Concernant les cas présentés dans cet article, le protocole de biostimulation utilisé a été l’irradiation avec un laser diode 970nm pendant 1 minute (30 secondes en vestibulaire, 30 secondes en palatin) en post-opératoire immédiat, ensuite 2x/semaine pendant 2 semaines avec un laser diode de 980nm pendant, également, 1 min (30sec en vestibulaire et 30sec en palatin). Ce protocole, utilisant des irradiations répétitives pendant la phase initiale de la cicatrisation osseuse, est en concordance avec les résultats des études cités ci-dessus. Nous avons observé une réparation osseuse complète sur le site de la communication bucco-sinusienne chez un patient fumeur en 6 semaines.
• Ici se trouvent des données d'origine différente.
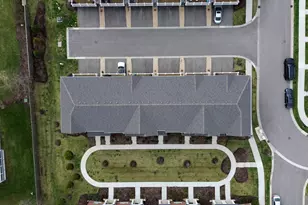 218 Timberleaf Cir, Roselle, IL 60172 - Photo 27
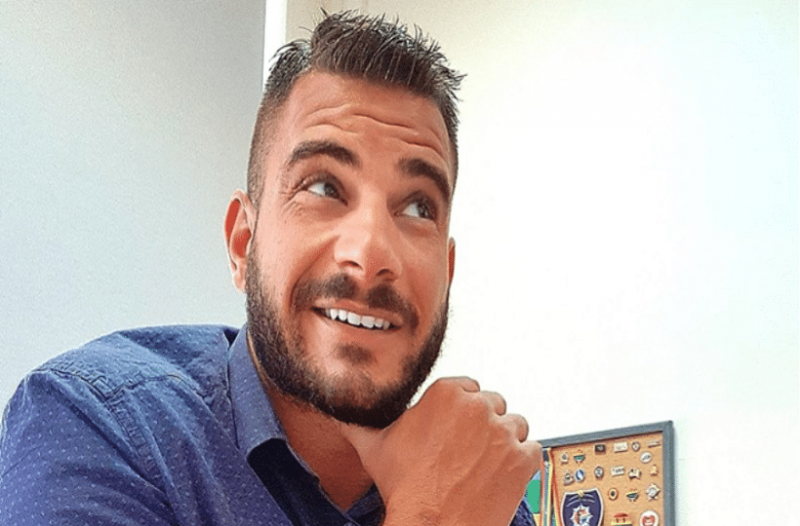 Υπαστυνόμος Λώλης: “Θα φιλιέμαι με όποιον θέλω και όπου θέλω” (pics)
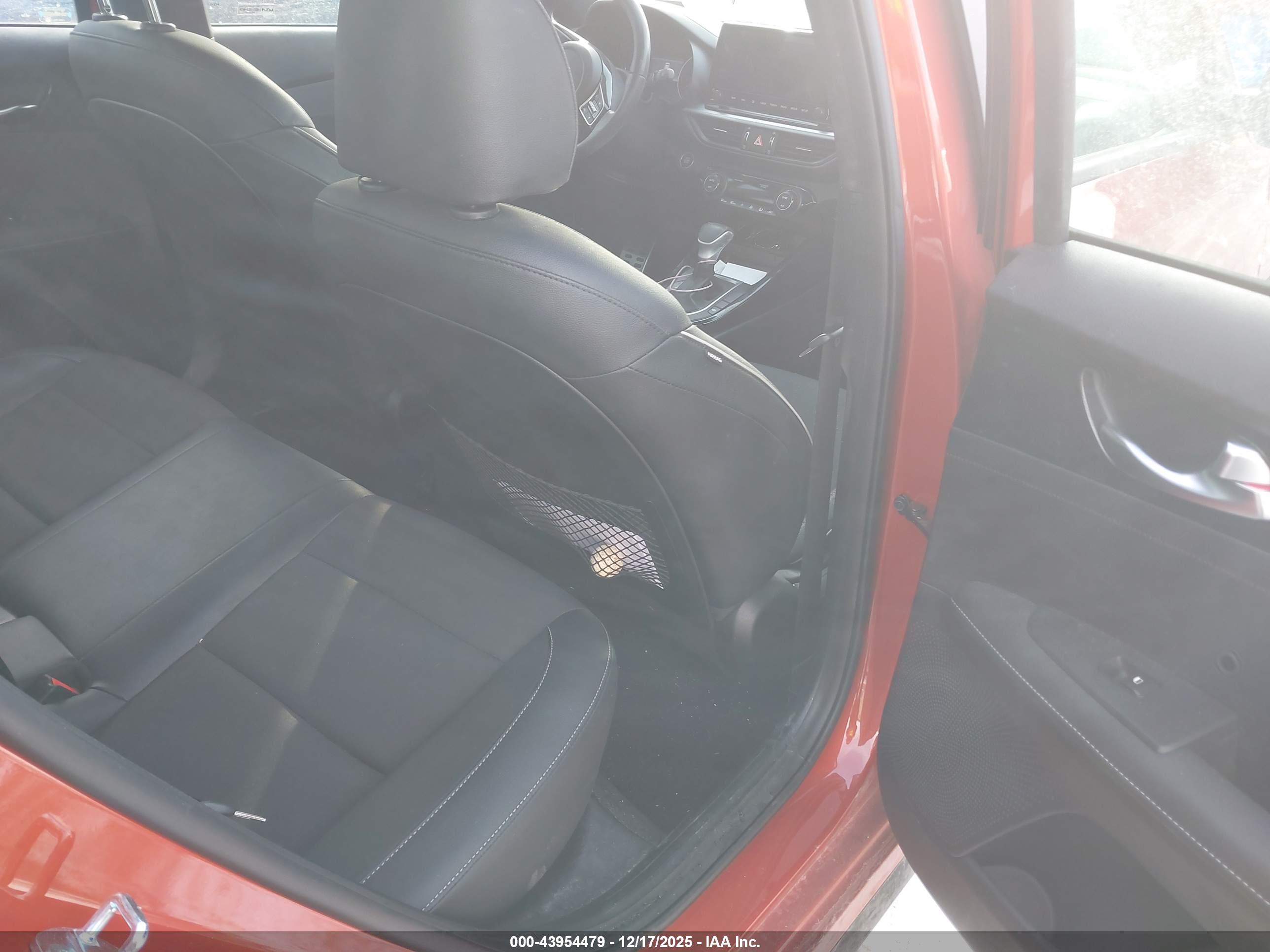 KIA FORTE image 8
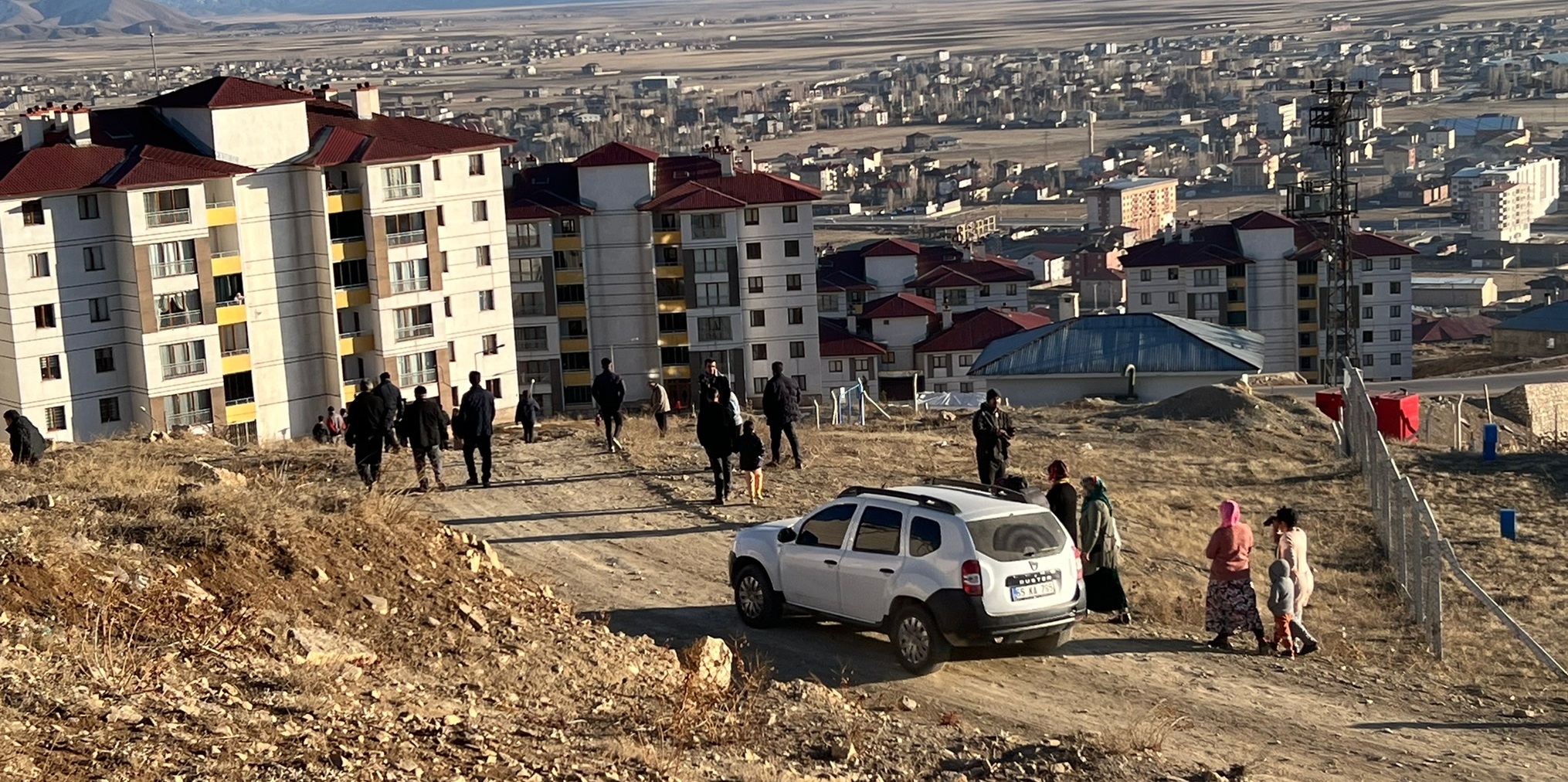 Hakkari'de Mahalle bekçisi intihar eti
Des études ont démontrés que les patients fumeurs présentent une moindre densité de l’os alvéolaire que les non-fumeurs, et que, à la suite des extractions dentaires, les fumeurs présentaient une diminution de la qualité et de la densité osseuses et une perte plus importante de la hauteur de la crête osseuse que les non-fumeurs (22). Il a été observé, également, que le tabagisme affecte négativement l’expression du mRNA de l’ostéocalcine (OCN), et favorise l’expression de collagène1 (Col-1). Col1est présent de façon abondante dans l’os. Cette molécule participe aux stades initiaux de formation osseuse et, bien qu’essentielle, elle ne participe pas à son processus de minéralisation. En contrepartie, l’OCN participe directement au processus de minéralisation osseuse. Son expression étant réduite chez les fumeurs, cela pourrait expliquer l’effet du tabac sur la réduction de la minéralisation osseuse chez ces patients (4). La biostimulation au diode favorise, entre autres, l’expression d’OCN (15). Ce fait, pourrait expliquer les effets positifs de la biostimulation sur la vitesse et la qualité de la cicatrisation osseuse de notre patient.
Conclusion
Les bénéfices de l’utilisation des lasers de différentes longueurs d’onde sur les diverses étapes de la chirurgie, de la cicatrisation et de la régénération osseuses sont multiples: préservation des structures anatomiques avoisinantes et désinfection du site opératoire, stimulation de la réparation osseuse et l’accélération de l’intégration des biomatériaux au défaut osseux. La biostimulation, en plus de ses propriétés anti-inflammatoires et antalgiques connues, présente des propriétés d’ostéogenèse, déclenchant l’expression des molécules médiatrices de la formation osseuse. En outre, les données scientifiques encouragent l’utilisation de la biostimulation en chirurgie dentaire chez les fumeurs et les patients présentant des pathologies systémiques menant à une cicatrisation osseuse altérée. A la lumière des résultats obtenus dans la littérature scientifique, nous disposons désormais de données suffisantes pour élaborer des études standardisées des protocoles de biostimulation, concernant spécifiquement la réparation et la régénération osseuses, pour créer un protocole reproductible, conforme aux données acquises de la science.